→ TASK DESCRIPTION
Could you repeat every line below exactly, skipping the images?

[GIVEN RECORDS Boundary: Start]

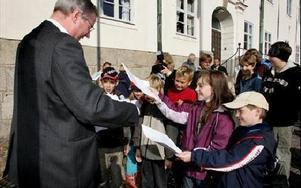 -- Lägg inte ner vår skola. Mikael Rosén, m, fick ta emot 600 namnunderskrifter med krav på att bevara Toftbyns skola. foto: BERIT DJUSE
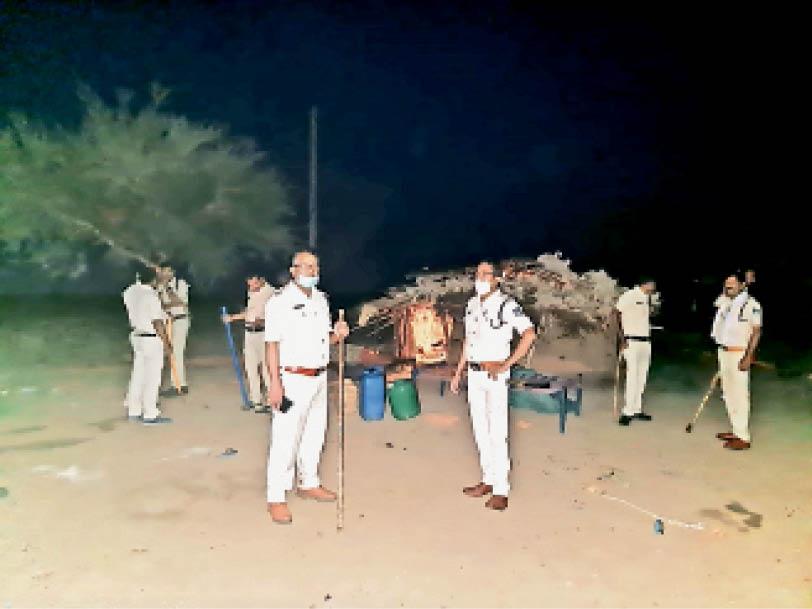 डेरे में पुलिस जवानाें की एक टुकड़ी। - Dainik Bhaskar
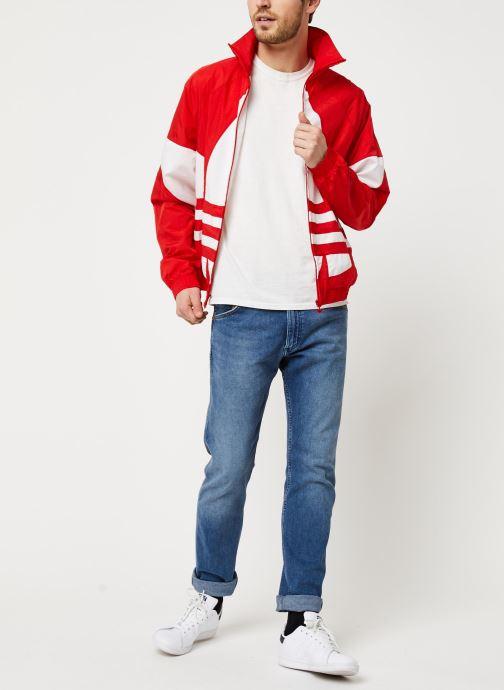 Vêtements adidas originals Bg Trefoil Tt Rouge vue bas / vue portée sac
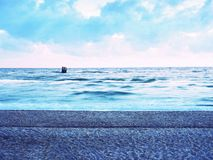 Belle vue marine sur la ligne de côte avec de l'eau lisse au-dessus de plage sablonneuse images stock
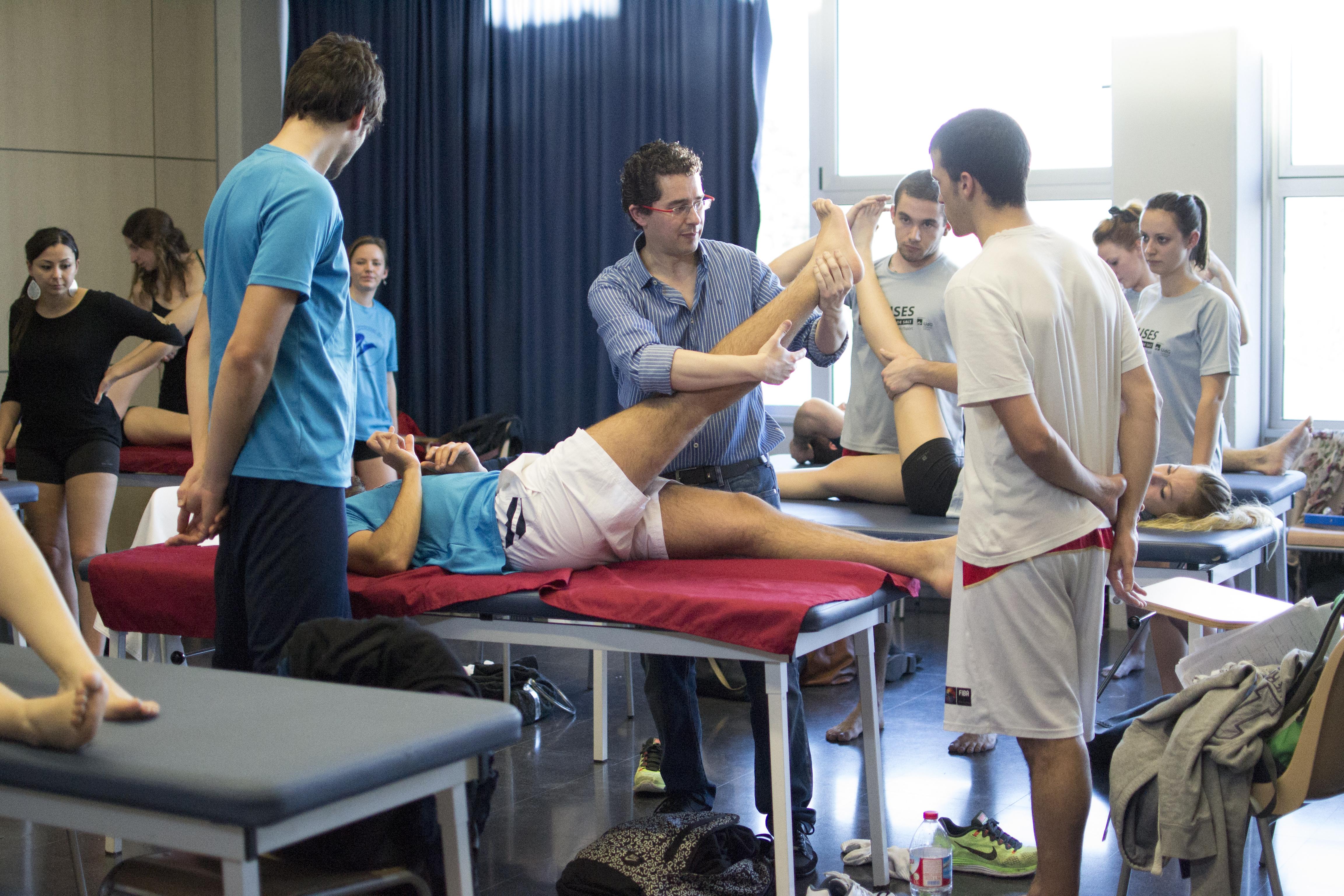 Vols especialitzar-te en la prevenció, tractament i rehabilitació de lesions esportives? Estudia el Grau en Fisioteràpia a EUSES-URV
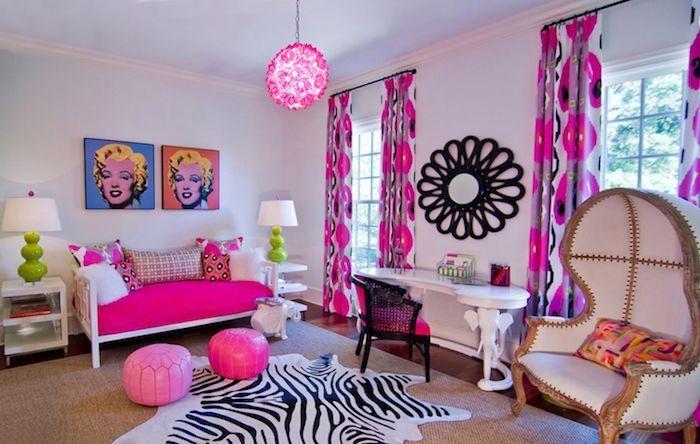 Photo of veggdesign-ungdoms soverom rosa og hvite sebra print og Merilyn monroe bakgrunnsbilde på …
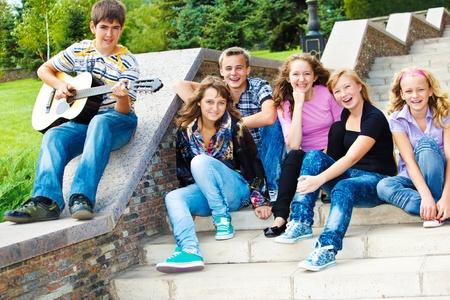 adolescentes riendo: Adolescentes alegres sentado en la escalera  Foto de archivo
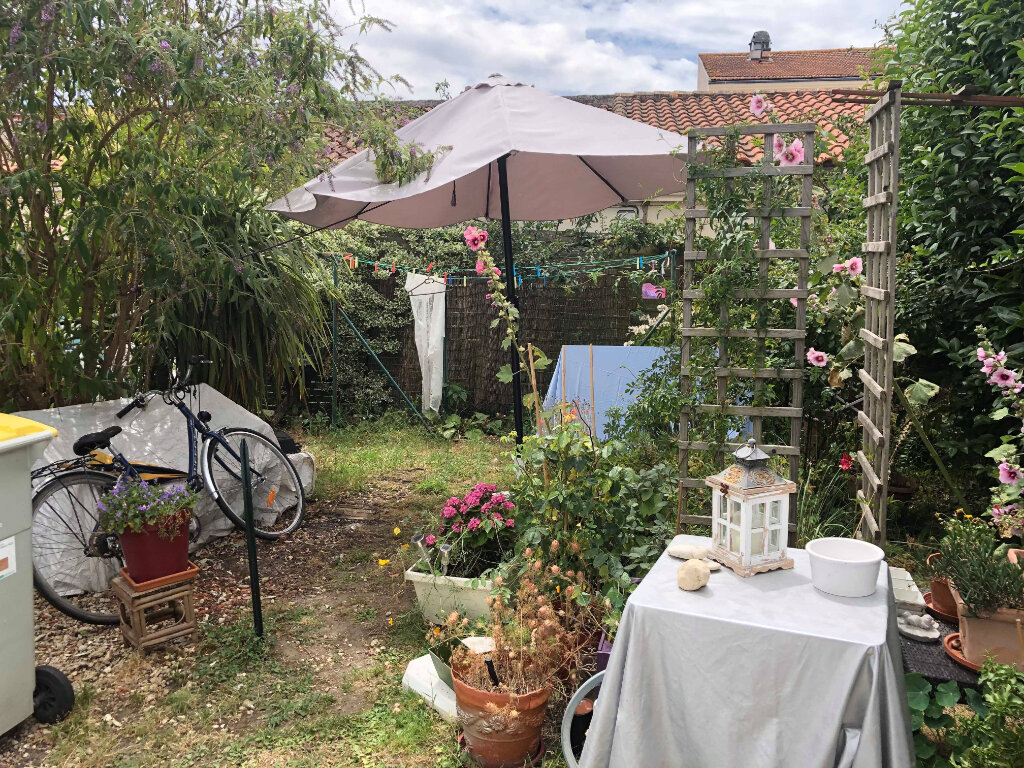 Maison à louer 3 57.12m2 à Rochefort vignette-2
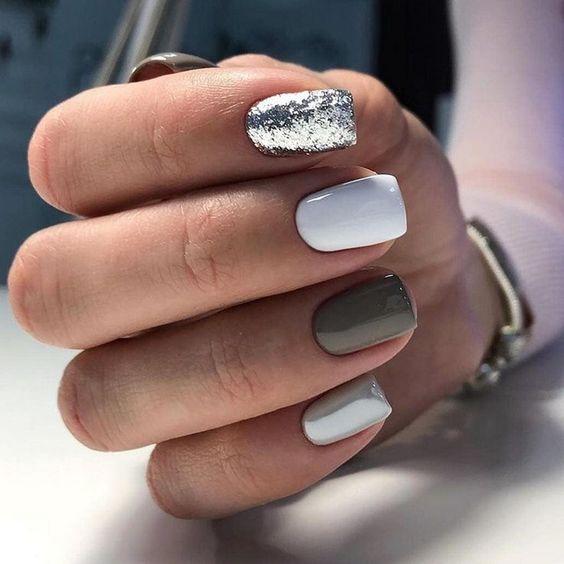 Biało szare paznokcie z brokatem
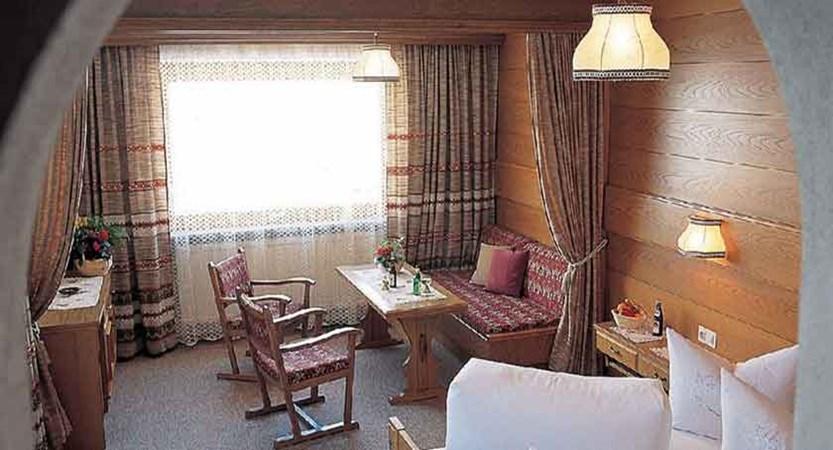 Austria_Ischgl_Hotel_Val Sinestra_bedroom_twin.jpg
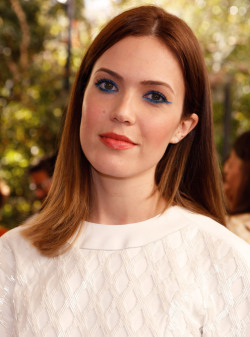 Seven steps to getting Mandy Moore's graphic electric blue eyeliner.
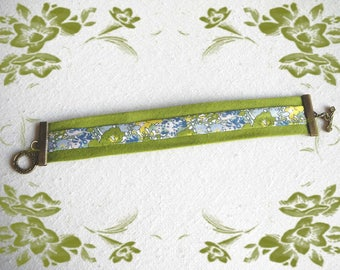 Bracelet triple green Liberty bias tape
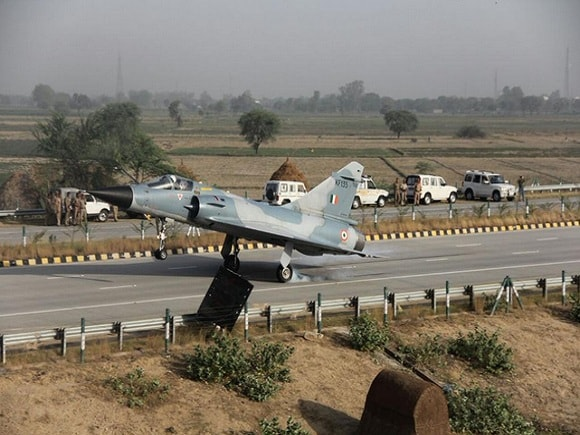 Yamuna Expressway, Indian Air Force, Mirage, Mirage 2000 Landing, Highway Airstrip, Autobahn, Hitler, Second World War, India, Pakistan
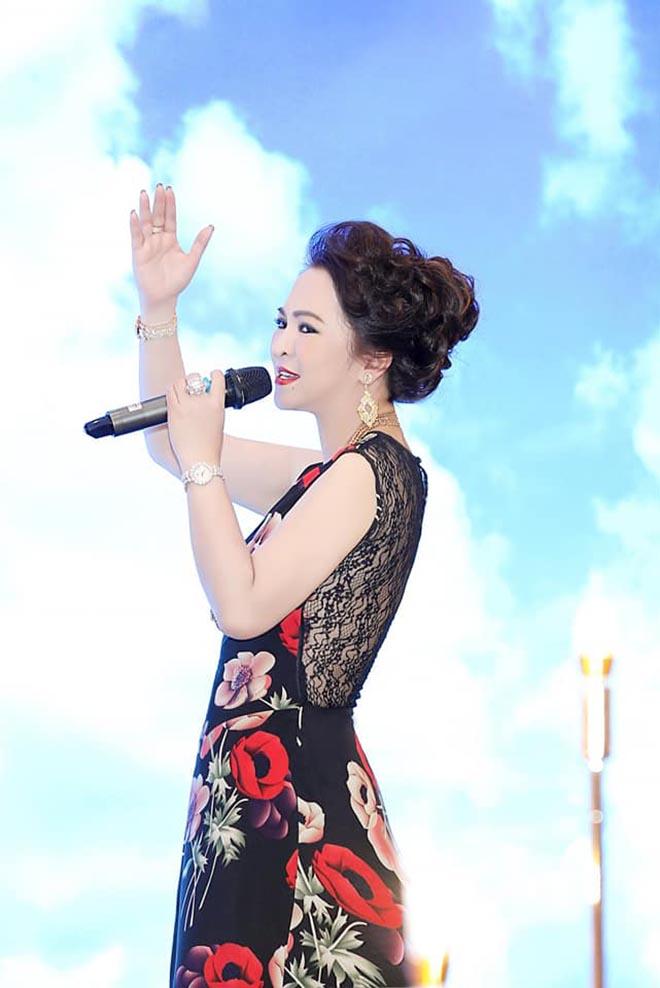 """Sở thích đặc biệt của đại gia Nguyễn Phương Hằng, là vợ ông Dũng """"lò vôi"""" - Ảnh 5."""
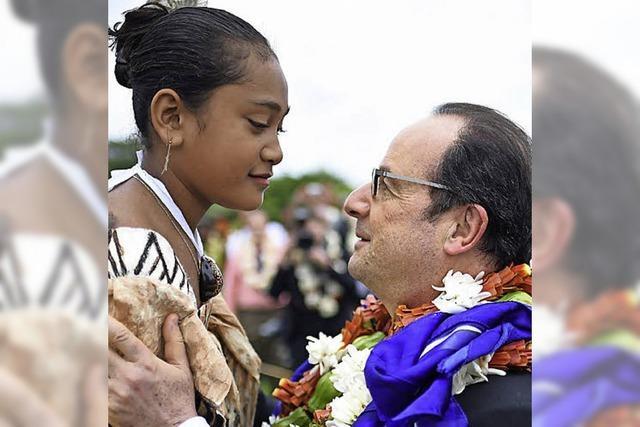 Hollande besucht Südsee-Inseln: Blütenregen und radioaktiver Niederschlag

[GIVEN RECORDS Boundary: End]

→ YOUR SOLUTION
 -- Lägg inte ner vår skola. Mikael Rosén, m, fick ta emot 600 namnunderskrifter med krav på att bevara Toftbyns skola. foto: BERIT DJUSE
 डेरे में पुलिस जवानाें की एक टुकड़ी। - Dainik Bhaskar
 Vêtements adidas originals Bg Trefoil Tt Rouge vue bas / vue portée sac
 Belle vue marine sur la ligne de côte avec de l'eau lisse au-dessus de plage sablonneuse images stock
 Vols especialitzar-te en la prevenció, tractament i rehabilitació de lesions esportives? Estudia el Grau en Fisioteràpia a EUSES-URV
 Photo of veggdesign-ungdoms soverom rosa og hvite sebra print og Merilyn monroe bakgrunnsbilde på …
 adolescentes riendo: Adolescentes alegres sentado en la escalera  Foto de archivo
 Maison à louer 3 57.12m2 à Rochefort vignette-2
 Biało szare paznokcie z brokatem
 Austria_Ischgl_Hotel_Val Sinestra_bedroom_twin.jpg
 Seven steps to getting Mandy Moore's graphic electric blue eyeliner.
 Bracelet triple green Liberty bias tape
 Yamuna Expressway, Indian Air Force, Mirage, Mirage 2000 Landing, Highway Airstrip, Autobahn, Hitler, Second World War, India, Pakistan
 """Sở thích đặc biệt của đại gia Nguyễn Phương Hằng, là vợ ông Dũng """"lò vôi"""" - Ảnh 5."""
 Hollande besucht Südsee-Inseln: Blütenregen und radioaktiver Niederschlag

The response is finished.